While Ms. Onherown could certainly contribute to an IRA, without a match, the amount she could contribute (and the potential reduction of her taxable income) is far lower than the amount she might contribute to an employer 401k. While a single making $70K probably doesn’t have enough to contribute the full $18,500, these jobs are often pitched to married people (as “flexible”)—and if spousal income is sufficient, the couple is losing an important tax saving opportunity.

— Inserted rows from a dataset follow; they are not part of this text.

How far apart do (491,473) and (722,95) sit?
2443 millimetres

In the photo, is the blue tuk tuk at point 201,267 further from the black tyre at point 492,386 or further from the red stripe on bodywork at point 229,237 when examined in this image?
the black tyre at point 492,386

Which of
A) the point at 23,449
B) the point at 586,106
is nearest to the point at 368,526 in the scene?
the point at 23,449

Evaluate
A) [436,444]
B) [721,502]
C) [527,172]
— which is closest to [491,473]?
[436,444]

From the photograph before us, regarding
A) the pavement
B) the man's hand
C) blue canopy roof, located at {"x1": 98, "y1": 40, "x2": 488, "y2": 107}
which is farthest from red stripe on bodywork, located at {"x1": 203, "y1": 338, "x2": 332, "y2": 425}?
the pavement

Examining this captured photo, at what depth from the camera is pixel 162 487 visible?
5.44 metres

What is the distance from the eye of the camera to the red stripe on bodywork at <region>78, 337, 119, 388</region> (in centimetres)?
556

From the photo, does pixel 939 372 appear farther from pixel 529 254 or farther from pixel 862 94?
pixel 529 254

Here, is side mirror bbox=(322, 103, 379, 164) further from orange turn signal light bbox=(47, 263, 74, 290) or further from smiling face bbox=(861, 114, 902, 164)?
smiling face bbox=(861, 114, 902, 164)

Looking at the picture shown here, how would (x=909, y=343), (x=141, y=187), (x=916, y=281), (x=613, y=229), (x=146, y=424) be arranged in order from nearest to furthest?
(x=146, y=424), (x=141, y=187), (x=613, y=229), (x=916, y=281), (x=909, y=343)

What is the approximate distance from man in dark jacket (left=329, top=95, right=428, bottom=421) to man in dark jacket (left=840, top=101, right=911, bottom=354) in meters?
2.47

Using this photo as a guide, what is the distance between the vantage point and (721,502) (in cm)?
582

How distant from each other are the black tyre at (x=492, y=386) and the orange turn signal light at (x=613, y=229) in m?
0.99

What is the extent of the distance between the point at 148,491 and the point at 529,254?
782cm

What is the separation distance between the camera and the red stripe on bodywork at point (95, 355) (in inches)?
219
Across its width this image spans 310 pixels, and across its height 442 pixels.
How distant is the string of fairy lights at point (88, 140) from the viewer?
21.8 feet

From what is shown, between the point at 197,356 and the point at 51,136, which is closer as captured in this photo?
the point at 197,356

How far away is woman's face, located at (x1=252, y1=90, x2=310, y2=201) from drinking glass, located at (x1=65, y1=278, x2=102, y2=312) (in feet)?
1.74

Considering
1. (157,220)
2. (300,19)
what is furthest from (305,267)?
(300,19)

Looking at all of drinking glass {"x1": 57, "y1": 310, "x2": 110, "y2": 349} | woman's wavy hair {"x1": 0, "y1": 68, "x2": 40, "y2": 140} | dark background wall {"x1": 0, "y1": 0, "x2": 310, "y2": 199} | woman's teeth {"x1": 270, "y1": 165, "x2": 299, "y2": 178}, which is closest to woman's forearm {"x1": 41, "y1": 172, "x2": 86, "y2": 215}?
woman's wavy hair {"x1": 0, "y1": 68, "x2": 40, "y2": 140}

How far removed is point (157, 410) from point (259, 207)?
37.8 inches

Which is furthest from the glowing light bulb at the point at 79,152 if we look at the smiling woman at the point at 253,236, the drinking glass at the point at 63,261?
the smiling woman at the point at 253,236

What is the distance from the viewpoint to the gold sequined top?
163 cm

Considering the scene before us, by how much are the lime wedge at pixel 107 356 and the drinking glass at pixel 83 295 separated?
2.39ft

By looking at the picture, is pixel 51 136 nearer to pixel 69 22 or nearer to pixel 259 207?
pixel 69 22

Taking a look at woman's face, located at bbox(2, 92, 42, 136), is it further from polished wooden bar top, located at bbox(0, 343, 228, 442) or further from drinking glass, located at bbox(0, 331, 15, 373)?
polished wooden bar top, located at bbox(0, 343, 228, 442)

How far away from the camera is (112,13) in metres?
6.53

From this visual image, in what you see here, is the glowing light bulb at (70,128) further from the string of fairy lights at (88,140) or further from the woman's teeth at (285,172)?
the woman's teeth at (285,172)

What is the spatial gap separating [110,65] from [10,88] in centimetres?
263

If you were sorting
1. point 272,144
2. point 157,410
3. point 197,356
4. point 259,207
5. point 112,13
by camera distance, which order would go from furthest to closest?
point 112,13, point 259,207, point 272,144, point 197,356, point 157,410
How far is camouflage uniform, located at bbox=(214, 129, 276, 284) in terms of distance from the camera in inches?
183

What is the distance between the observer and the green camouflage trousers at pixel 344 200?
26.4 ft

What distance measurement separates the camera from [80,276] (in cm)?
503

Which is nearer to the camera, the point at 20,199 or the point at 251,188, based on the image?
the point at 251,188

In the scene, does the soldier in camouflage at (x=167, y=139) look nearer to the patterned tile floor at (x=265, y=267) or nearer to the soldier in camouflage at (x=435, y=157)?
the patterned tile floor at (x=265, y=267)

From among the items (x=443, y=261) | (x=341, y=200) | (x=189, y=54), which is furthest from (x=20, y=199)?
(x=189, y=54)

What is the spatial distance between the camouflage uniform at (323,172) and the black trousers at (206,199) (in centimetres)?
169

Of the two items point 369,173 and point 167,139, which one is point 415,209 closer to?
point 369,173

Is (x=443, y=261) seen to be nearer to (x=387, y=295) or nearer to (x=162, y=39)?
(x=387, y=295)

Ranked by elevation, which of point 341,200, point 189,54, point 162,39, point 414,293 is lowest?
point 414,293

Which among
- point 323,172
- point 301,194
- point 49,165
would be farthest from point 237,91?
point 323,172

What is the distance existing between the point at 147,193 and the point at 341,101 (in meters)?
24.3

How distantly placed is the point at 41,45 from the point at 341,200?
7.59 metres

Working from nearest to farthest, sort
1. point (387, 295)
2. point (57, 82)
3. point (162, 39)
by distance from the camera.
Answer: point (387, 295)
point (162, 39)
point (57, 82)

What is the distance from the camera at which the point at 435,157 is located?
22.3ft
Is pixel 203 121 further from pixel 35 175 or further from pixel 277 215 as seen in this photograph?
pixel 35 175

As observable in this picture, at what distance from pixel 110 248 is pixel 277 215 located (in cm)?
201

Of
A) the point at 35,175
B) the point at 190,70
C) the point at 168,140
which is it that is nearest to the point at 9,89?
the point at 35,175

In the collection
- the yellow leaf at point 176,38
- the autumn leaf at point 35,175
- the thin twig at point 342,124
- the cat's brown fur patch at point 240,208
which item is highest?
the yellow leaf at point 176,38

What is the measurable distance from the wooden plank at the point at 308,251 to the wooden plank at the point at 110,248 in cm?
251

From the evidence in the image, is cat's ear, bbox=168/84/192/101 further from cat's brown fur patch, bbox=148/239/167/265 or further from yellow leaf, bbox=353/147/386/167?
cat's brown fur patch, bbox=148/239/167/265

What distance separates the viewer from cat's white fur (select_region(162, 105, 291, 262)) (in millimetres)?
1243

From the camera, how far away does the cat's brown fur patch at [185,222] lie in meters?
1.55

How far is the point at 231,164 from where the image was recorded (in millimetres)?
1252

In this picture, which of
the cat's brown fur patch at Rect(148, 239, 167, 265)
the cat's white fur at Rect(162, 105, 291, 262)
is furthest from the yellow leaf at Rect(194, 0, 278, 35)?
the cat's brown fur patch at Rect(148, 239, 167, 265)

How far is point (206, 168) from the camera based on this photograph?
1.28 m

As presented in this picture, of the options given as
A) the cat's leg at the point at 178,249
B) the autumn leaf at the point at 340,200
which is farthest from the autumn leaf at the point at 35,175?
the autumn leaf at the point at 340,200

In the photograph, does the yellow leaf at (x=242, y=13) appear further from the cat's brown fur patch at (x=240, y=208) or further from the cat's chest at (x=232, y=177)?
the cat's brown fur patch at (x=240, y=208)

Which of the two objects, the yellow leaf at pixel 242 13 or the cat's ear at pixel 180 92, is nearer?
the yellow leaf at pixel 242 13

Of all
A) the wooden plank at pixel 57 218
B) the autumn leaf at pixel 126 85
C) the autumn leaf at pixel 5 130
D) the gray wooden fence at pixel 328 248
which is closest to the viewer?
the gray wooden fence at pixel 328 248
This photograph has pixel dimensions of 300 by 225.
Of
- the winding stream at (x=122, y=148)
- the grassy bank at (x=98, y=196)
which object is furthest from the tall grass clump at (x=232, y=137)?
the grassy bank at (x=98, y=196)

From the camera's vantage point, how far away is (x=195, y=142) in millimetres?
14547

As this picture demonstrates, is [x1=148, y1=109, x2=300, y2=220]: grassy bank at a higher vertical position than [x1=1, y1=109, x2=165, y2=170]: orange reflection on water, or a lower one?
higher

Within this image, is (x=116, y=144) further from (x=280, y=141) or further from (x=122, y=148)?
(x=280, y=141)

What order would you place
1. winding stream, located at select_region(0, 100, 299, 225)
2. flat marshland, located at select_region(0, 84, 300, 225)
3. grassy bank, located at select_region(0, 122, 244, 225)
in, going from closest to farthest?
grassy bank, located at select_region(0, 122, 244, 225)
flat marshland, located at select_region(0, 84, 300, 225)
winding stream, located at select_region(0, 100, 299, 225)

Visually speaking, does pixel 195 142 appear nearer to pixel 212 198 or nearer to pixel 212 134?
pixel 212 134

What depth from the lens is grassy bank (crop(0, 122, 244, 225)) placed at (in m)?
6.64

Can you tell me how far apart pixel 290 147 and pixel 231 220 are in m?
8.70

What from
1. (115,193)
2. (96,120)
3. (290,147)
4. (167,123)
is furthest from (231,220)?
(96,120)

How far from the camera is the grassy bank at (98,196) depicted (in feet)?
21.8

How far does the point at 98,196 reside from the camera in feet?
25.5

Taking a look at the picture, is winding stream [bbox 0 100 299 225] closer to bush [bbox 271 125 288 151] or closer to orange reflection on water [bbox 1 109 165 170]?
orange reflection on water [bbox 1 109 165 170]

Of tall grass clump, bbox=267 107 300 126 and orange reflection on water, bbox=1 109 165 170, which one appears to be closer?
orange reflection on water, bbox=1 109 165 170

We’re probably wading into the weeds here, but are those hours guaranteed? Because if the client isn’t available, or there’s not sufficient business, or some time might be taken up with non-billable activities like staff meetings, the hourly person working directly for an organization might end up with far less than 40 billable hours. In fact, many true freelancers are lucky to be able to bill 20 hours per week. If it’s the kind of freelance job where you also need to join professional organizations, pay for professional insurance, do marketing, and supply your own technology (and technology repair and replacement), the costs are much, much higher than my list above.

Many years ago, when I worked at writing grant applications, the Feds used to allow us to include a “reasonable” indirect rate of 31-33% on any proposal to cover just these sorts of costs for personnel. I think that’s a good starting point—add about 1/3 to any salary, and you’ll have a pretty good estimate of what a minimum freelance hourly rate should be.

NOTE: An earlier version of this post used 216 working days instead of 261–an inadvertent transposition. The calculations have been corrected. I regret the error.